**Work request:** The first line of the data below and every line after it, through the one with "Pasta, tatlı, pasta, yalıtılmış", must be transcribed without change.

(Short descriptive text snippets)
####################
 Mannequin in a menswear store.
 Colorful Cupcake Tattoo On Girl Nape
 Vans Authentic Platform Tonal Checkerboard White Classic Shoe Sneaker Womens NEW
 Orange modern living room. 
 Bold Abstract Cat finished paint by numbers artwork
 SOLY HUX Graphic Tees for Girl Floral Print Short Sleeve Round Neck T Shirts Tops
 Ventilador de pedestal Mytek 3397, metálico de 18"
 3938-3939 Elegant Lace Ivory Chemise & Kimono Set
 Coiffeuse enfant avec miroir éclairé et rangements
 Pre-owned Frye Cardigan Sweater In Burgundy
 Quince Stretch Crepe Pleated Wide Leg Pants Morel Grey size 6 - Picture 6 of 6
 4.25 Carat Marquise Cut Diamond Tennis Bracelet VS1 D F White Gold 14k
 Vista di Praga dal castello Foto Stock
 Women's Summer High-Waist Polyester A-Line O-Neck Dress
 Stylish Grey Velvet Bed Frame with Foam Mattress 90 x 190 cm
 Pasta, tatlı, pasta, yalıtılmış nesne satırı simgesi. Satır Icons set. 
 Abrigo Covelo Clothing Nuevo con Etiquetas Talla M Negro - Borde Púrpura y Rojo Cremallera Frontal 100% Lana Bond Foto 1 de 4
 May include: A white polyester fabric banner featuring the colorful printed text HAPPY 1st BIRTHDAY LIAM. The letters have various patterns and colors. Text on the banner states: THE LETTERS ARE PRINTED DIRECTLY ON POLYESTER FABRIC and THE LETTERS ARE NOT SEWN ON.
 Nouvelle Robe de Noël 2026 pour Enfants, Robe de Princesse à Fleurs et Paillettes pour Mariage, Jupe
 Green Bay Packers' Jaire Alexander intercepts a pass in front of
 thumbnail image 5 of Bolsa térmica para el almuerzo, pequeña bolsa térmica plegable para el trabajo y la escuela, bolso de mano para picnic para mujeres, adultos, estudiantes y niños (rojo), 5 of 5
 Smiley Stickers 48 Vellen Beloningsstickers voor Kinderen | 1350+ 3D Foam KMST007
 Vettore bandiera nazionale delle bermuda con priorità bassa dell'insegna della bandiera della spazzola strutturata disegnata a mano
####################
**Answer:**
 Mannequin in a menswear store.
 Colorful Cupcake Tattoo On Girl Nape
 Vans Authentic Platform Tonal Checkerboard White Classic Shoe Sneaker Womens NEW
 Orange modern living room. 
 Bold Abstract Cat finished paint by numbers artwork
 SOLY HUX Graphic Tees for Girl Floral Print Short Sleeve Round Neck T Shirts Tops
 Ventilador de pedestal Mytek 3397, metálico de 18"
 3938-3939 Elegant Lace Ivory Chemise & Kimono Set
 Coiffeuse enfant avec miroir éclairé et rangements
 Pre-owned Frye Cardigan Sweater In Burgundy
 Quince Stretch Crepe Pleated Wide Leg Pants Morel Grey size 6 - Picture 6 of 6
 4.25 Carat Marquise Cut Diamond Tennis Bracelet VS1 D F White Gold 14k
 Vista di Praga dal castello Foto Stock
 Women's Summer High-Waist Polyester A-Line O-Neck Dress
 Stylish Grey Velvet Bed Frame with Foam Mattress 90 x 190 cm
 Pasta, tatlı, pasta, yalıtılmış nesne satırı simgesi. Satır Icons set. 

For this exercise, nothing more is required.